Depending on what you use as a base for the oven to sit on, you should be just fine in grass or sand. It is not lightweight - there are a few hundred pounds of brick used, not to mention the other components that are involved. But a base with a wide footprint should keep things stable and resist sinking in soft soil. Try to make sure that the base is fairly level and sturdy – it's no fun when a pile of red hot bricks fall over onto someone who carelessly leaned against the side of a wobbly table that's holding something like this up.

mikejs (author)2010-08-20

Anyone else noticing that the embedded YouTube videos aren't playing? Is there a reason/solution for this?

canida (author)2010-08-19

Wow, that's great! I love it.

Scupper (author)2010-08-18

fantastic job making the pizza oven. great job with the instructions

mikejs (author)Scupper2010-08-19

Thanks Scupper! Your feedback is encouraging.

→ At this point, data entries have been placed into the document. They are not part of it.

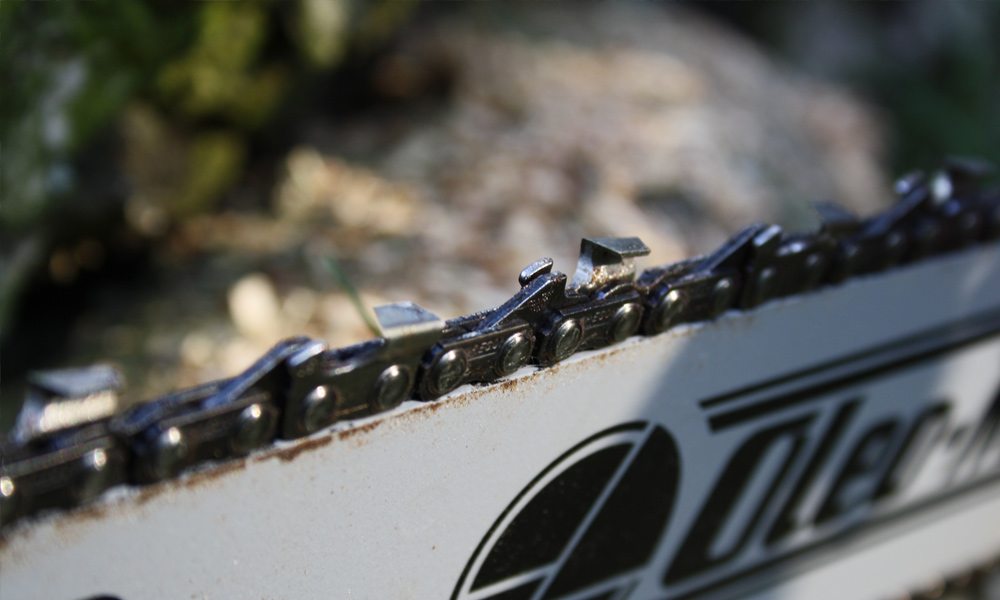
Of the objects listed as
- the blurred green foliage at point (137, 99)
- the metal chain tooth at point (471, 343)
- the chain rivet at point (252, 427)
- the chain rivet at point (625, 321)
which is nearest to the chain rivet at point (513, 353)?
the metal chain tooth at point (471, 343)

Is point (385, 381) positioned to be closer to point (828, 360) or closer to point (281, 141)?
point (828, 360)

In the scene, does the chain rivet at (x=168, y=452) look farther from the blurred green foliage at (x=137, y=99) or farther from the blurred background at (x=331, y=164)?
the blurred green foliage at (x=137, y=99)

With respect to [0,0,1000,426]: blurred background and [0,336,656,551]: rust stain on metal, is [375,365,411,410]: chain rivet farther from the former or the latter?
[0,0,1000,426]: blurred background

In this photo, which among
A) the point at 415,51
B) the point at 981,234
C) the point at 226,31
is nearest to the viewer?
the point at 981,234

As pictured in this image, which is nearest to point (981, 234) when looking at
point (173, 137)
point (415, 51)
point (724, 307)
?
point (724, 307)

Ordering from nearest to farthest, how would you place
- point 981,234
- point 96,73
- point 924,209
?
point 924,209
point 981,234
point 96,73

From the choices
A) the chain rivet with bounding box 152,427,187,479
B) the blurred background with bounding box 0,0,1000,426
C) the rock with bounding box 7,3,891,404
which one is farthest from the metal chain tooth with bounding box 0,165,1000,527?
the rock with bounding box 7,3,891,404

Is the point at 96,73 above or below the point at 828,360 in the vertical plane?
above
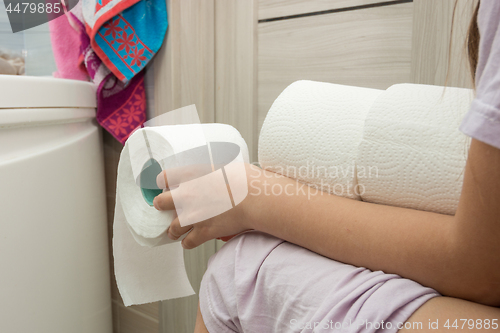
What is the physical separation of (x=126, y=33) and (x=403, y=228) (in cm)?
70

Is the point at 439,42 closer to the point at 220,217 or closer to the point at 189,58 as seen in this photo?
the point at 220,217

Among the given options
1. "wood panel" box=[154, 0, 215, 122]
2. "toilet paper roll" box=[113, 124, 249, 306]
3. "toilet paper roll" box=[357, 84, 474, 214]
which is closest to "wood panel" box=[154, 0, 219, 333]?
"wood panel" box=[154, 0, 215, 122]

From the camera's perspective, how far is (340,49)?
0.58 metres

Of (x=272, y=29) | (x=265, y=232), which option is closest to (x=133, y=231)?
(x=265, y=232)

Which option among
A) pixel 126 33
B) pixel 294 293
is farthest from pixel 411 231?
pixel 126 33

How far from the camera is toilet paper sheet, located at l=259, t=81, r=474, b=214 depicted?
0.30 m

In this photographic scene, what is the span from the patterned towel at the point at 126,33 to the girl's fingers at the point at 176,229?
47cm

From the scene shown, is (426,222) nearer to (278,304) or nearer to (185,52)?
(278,304)

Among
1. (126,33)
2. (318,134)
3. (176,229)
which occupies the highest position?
(126,33)

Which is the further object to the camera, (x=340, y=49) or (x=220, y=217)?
(x=340, y=49)

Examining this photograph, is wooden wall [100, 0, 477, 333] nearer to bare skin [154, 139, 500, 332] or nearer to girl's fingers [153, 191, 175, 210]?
bare skin [154, 139, 500, 332]

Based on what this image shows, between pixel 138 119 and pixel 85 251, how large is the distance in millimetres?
314

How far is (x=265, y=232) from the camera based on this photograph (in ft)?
1.28

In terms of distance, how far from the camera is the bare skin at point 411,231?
0.24 meters
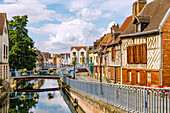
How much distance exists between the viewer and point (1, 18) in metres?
27.5

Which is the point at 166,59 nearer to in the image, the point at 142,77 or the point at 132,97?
the point at 142,77

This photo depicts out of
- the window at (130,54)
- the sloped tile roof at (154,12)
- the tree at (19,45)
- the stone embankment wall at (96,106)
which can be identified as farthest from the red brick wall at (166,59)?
the tree at (19,45)

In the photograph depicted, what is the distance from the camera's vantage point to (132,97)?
8406mm

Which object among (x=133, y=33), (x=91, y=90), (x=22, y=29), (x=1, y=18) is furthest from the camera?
(x=22, y=29)

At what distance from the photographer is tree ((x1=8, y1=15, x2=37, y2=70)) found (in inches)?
1478

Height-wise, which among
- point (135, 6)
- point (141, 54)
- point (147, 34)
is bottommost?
point (141, 54)

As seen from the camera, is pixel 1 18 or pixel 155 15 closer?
pixel 155 15

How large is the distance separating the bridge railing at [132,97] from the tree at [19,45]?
2820 cm

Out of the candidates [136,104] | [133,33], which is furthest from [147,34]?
[136,104]

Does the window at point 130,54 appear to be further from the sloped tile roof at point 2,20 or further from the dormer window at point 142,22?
the sloped tile roof at point 2,20

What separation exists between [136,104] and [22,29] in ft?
118

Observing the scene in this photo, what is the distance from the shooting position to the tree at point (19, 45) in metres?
37.5

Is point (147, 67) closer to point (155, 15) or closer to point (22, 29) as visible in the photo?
point (155, 15)

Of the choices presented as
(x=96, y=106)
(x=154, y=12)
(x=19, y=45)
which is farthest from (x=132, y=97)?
(x=19, y=45)
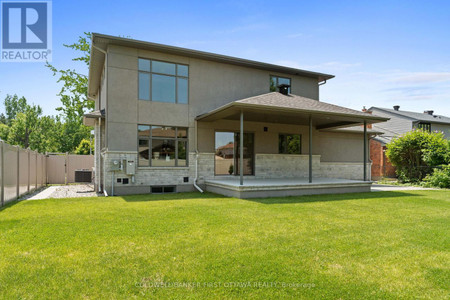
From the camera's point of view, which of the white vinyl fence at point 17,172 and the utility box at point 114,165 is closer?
the white vinyl fence at point 17,172

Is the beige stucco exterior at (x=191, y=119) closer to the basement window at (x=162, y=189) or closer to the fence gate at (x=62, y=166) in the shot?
the basement window at (x=162, y=189)

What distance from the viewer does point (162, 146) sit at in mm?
10711

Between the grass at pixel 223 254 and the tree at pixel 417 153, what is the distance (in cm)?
1046

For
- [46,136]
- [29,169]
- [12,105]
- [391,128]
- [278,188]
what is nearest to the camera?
[278,188]

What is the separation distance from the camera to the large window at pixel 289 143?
12952mm

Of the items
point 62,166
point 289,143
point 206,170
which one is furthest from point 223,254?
point 62,166

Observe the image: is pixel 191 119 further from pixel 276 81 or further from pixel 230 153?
pixel 276 81

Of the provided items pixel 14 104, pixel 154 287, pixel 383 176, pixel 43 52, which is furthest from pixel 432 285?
pixel 14 104

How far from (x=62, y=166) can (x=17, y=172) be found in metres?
6.73

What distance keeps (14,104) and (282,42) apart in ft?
213

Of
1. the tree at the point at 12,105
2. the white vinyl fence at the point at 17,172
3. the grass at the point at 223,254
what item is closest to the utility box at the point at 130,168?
the white vinyl fence at the point at 17,172

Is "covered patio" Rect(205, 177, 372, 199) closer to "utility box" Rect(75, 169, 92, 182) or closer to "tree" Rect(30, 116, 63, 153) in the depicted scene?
"utility box" Rect(75, 169, 92, 182)

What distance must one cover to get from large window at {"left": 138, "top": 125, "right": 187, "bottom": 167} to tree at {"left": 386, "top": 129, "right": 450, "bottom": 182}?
13.0 meters

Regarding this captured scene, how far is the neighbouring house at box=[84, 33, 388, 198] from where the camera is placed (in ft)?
32.4
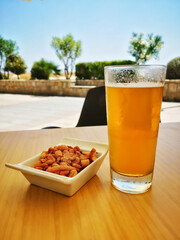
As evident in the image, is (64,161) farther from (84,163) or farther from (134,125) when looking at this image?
(134,125)

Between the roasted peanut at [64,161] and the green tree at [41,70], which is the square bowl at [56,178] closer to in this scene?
the roasted peanut at [64,161]

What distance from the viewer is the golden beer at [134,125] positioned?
0.44 m

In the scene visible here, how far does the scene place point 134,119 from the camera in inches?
17.4

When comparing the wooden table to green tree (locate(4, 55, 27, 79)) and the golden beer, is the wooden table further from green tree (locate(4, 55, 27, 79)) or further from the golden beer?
green tree (locate(4, 55, 27, 79))

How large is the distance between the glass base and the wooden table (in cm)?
1

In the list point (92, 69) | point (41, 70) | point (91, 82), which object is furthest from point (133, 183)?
point (41, 70)

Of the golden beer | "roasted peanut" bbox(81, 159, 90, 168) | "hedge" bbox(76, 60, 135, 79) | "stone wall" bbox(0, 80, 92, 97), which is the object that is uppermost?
the golden beer

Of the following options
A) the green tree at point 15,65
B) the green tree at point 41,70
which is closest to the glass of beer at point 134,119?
the green tree at point 41,70

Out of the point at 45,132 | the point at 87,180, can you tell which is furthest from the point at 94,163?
the point at 45,132

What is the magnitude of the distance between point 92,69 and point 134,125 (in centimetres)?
1238

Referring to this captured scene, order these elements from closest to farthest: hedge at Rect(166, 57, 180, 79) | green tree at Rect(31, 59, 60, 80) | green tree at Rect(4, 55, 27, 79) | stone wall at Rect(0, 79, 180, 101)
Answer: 1. hedge at Rect(166, 57, 180, 79)
2. stone wall at Rect(0, 79, 180, 101)
3. green tree at Rect(31, 59, 60, 80)
4. green tree at Rect(4, 55, 27, 79)

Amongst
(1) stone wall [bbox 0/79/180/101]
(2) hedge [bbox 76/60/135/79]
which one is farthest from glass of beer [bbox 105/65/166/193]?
(2) hedge [bbox 76/60/135/79]

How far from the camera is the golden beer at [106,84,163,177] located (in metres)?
0.44

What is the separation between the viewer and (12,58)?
1852 cm
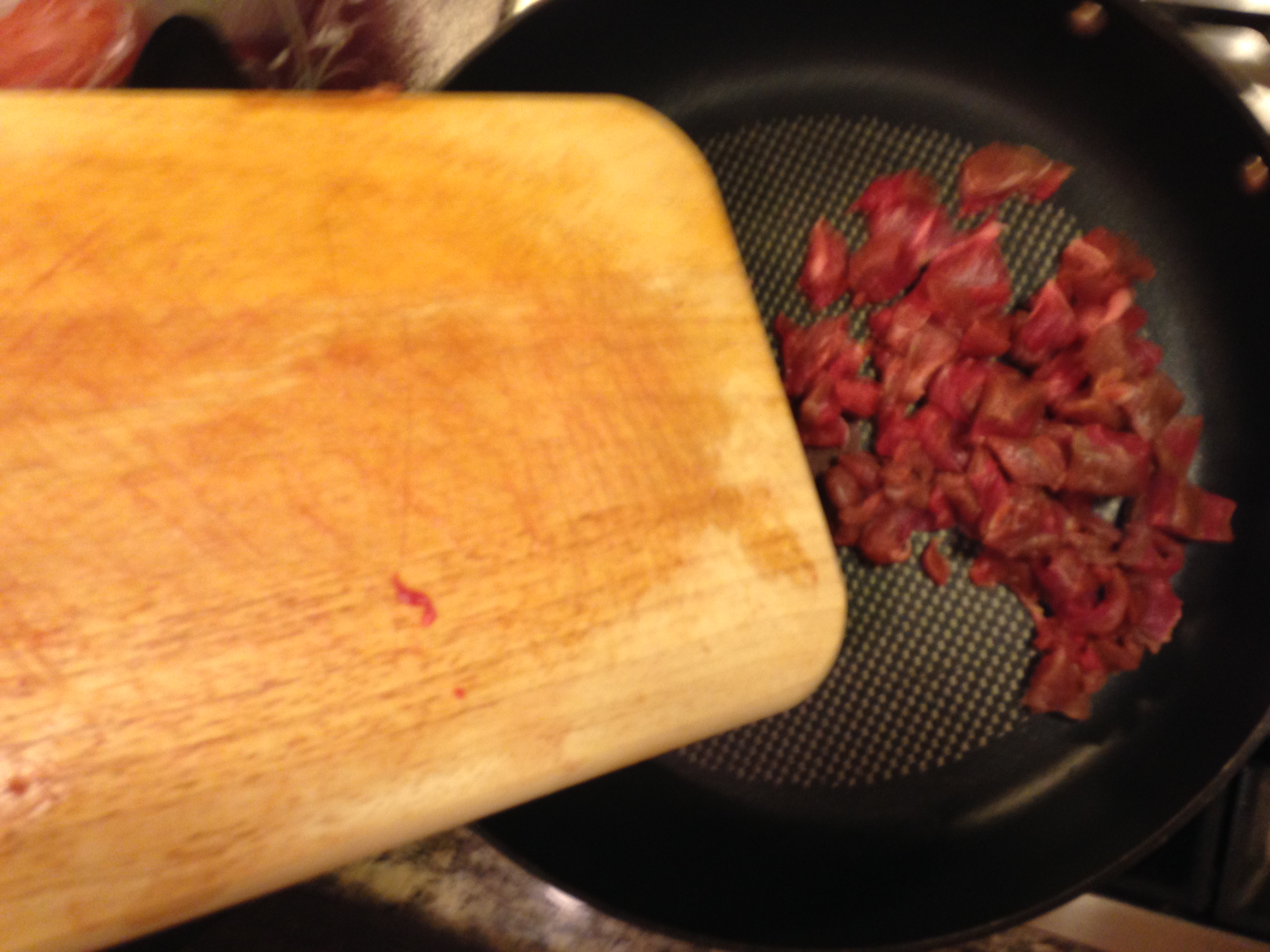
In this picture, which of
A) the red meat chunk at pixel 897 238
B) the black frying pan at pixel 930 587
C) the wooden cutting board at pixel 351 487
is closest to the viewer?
the wooden cutting board at pixel 351 487

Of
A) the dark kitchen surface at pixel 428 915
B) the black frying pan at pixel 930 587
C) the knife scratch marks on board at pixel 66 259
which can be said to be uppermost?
the knife scratch marks on board at pixel 66 259

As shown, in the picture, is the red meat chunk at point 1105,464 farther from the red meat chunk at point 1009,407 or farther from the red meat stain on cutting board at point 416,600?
the red meat stain on cutting board at point 416,600

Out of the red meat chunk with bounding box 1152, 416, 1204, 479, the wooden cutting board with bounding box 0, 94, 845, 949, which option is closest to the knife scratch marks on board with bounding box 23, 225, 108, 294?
the wooden cutting board with bounding box 0, 94, 845, 949

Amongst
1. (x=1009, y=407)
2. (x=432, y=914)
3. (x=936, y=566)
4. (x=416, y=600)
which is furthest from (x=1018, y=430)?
(x=432, y=914)

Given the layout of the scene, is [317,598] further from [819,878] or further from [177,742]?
[819,878]

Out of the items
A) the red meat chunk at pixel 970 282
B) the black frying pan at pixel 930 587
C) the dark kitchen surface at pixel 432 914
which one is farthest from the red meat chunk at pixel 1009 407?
the dark kitchen surface at pixel 432 914

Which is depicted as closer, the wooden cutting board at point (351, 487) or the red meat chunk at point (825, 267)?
the wooden cutting board at point (351, 487)

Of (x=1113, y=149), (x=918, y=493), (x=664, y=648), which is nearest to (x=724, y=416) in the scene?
(x=664, y=648)
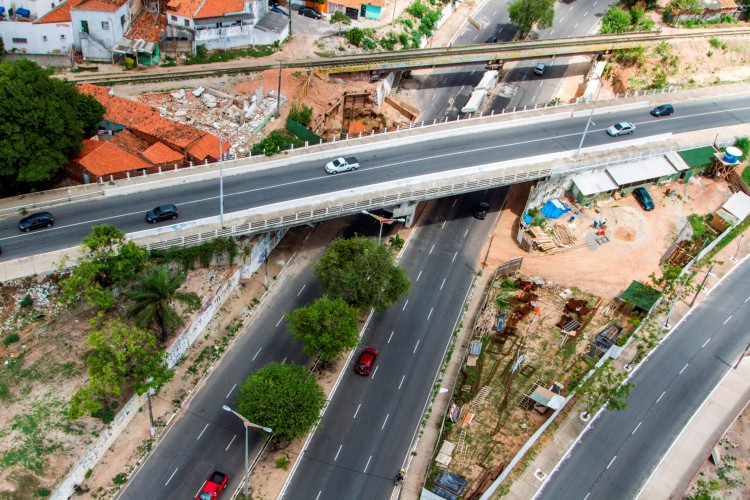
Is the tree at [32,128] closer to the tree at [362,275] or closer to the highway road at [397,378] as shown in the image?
the tree at [362,275]

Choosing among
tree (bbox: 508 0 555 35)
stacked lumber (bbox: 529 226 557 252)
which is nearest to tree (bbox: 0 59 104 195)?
stacked lumber (bbox: 529 226 557 252)

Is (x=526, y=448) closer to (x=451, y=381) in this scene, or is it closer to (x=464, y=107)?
(x=451, y=381)

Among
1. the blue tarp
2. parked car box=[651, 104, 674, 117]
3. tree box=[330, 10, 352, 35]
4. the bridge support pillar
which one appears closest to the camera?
the bridge support pillar

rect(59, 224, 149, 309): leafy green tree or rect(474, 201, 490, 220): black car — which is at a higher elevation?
rect(59, 224, 149, 309): leafy green tree

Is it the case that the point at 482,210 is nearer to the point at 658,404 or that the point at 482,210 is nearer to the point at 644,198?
the point at 644,198

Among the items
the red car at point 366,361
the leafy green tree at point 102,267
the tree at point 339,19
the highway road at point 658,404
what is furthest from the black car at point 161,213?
the tree at point 339,19

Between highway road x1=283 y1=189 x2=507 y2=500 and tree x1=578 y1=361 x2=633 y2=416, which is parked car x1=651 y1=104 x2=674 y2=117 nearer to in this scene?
highway road x1=283 y1=189 x2=507 y2=500

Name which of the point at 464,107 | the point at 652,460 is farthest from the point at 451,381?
the point at 464,107
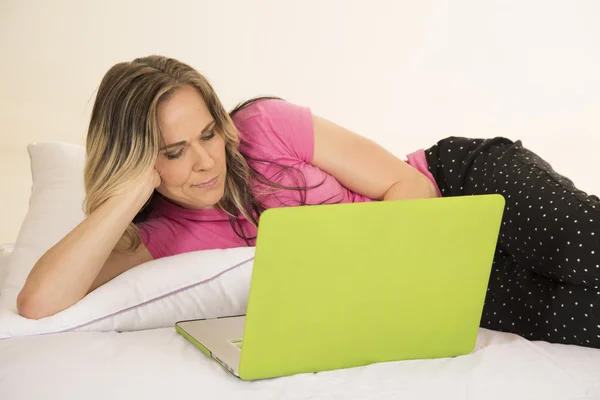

davedave12 (author)2010-08-18

Awesome instructable. At first glance, it looked as if this oven was on a small trailer. that got me very interested. Do you think this 'ible would hold up to the bumps of light trailering? Would be an awesome thing to take to a beach or camp site.. or even friends house or park. perhaps if you poured some more of the refractory clay over the top of the whole thing.. or some more flexible clay material that would help? Any comment would be helpful

mikejs (author)davedave122010-08-19

Dave, Not sure this would be a good one for trailering - the construction is pretty simple and doesn't have much that locks the bricks in place. The options to make it trailer-able would be to give it a good slathering of mortar and let it set, to try to cement it together firmly (which I'm not convinced would work), or to bring it in pieces and assemble it on site. Which is pretty much what the instructor, Michael O'Malley, did for the course he taught us at Machine Project. For him and for Thomas Niccum, who followed the writeups on my site, it only took a couple hours to pop it together. I bet you could assemble it even faster if you had some pieces pre-set.